╭─ Text passage
For animal world, the radiation is the lesser of two evils, the first one being humans.

Here's a BBC article: http://www.bbc.com/russian/science/2015/02/150205_ukraine_ch...

It's in Russian, but the pictures are telling if you can't read it.




Only slightly related is the excellent Arkady Renko novel Wolves Eat Dogs which is partly set in the Chernobyl exclusion zone (and touches on the wolves that have taken over that area):

https://en.wikipedia.org/wiki/Wolves_Eat_Dogs

Also, there was a great episode of Nature of PBS about this too:

http://www.pbs.org/wnet/nature/radioactive-wolves-introducti...


Are those wild horses? If so then that's awesome. Also, Lynx are great, happy to see them too.


Those are https://en.wikipedia.org/wiki/Przewalski%27s_horse brought there in the nineties.


My first thought after reading about the wildlife around Chernobyl many years ago was that Greenpeace or similar groups should arrange 'accidental' radiation spills in threatened environments. Good for a few decades of protection.


It's worth remembering that hundreds of thousands of people's work and billions of dollars have been spent trying to reduce the surface radiation levels around Chernobyl. A huge amount of earth was moved to bury surface radiation. Chernobyl 01:23:40 goes into a lot of detail about the sheer scale of work that was poured into the cleanup project.

It's easy to get romantic about nature, animals, biodiversity etc. but if that work had not been done the situation today would be a lot less inspiring.


The only difference is the time-frame. Almost anything in history short of massive asteroid impacts has been less destructive than humanity.


Humans have also created a lot. Domestic animal breeds for example. Nature left to it's own devices does not always do better than it does under the stewardship of humans. A garden is a simple example.


"Better" means nothing in this context anyway. Domestic breeds do not "do better" in some global sense either... often they do much worse on their own. You need to trim a horse or sheep's hooves. You need to check them for parasites. They need vaccines and antibiotics, and a tailored diet.

They're great for what we bred them for... live fat, die young... they're terrible in the wild. When you see pigs in the wild, they rapidly return to "boar" states, and lose those lovely "piggy" qualities you see on a small farm. Corn is great... for us. Without us, it all dies and can't reproduce alone.
╰─
╭─ Given data
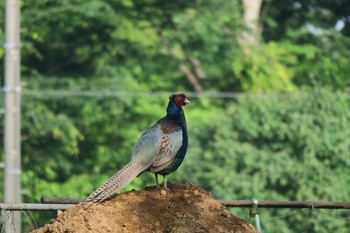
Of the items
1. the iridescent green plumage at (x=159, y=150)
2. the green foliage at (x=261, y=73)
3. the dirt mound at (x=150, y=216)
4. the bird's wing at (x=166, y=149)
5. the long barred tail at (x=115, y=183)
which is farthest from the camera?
the green foliage at (x=261, y=73)

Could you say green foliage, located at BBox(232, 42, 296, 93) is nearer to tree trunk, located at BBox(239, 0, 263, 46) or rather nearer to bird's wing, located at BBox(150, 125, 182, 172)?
tree trunk, located at BBox(239, 0, 263, 46)

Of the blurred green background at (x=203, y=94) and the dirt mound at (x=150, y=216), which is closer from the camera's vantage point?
the dirt mound at (x=150, y=216)

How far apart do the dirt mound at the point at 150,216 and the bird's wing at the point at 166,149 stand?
634mm

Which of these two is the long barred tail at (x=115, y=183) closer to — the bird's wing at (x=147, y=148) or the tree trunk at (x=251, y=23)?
the bird's wing at (x=147, y=148)

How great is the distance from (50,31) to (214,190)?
9.83 m

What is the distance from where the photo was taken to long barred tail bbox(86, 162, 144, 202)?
9.02m

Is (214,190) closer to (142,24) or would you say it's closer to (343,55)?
(142,24)

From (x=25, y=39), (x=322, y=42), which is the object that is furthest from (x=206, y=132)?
(x=322, y=42)

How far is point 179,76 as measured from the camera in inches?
1569

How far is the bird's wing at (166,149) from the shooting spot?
32.0 feet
╰─
> [Problem set]
1. In the discussion about Chernobyl wildlife, which novel is mentioned as being partly set in the Chernobyl exclusion zone?
2. Continue the discussion about Chernobyl wildlife from its last sentence.

> [Numbered responses]
1. Wolves Eat Dogs, an Arkady Renko novel.

2.
A garden isn't our creation, it's our specific modification to suit our specific needs. It serves only us, and those forms of life which can adapt to us. It's also wildly artificial, requiring chemicals, or constant attention to achieve the "garden" state. A tulip is only "better" in a garden because it's one of the organisms we permit to live in the garden. Obviously the dandelions are much "better" overall though, because given a month alone it will be their garden, and not the tulips'.


> "Better" means nothing in this context anyway.

By that argument neither does "worse".


Your depression has nothing to do with my comment.


The radiation levels near Chernobyl probably aren't that bad anyway; if you lived there, you could probably expect to die of cancer 2-3 decades earlier than normal, I'm guessing. So expect to die at 40-55 maybe. For modern humans, that doesn't sound all that appealing, so we stay away.

But animals don't live that long in the wild typically anyway, and tend to reproduce fairly quickly. So dying of cancer in middle-age probably isn't all that noticeable to them, because they're probably going to die by then anyway, or either accident or predation or (non-radiation-related) disease.


2-3x is likely an overestimate. That may be a good estimate for people who actually lived at the time of the incident, but not for anyone living there today.


Is that even a good estimate for people living in the city at the time? I don't think so, maybe for people in the immediate vicinity.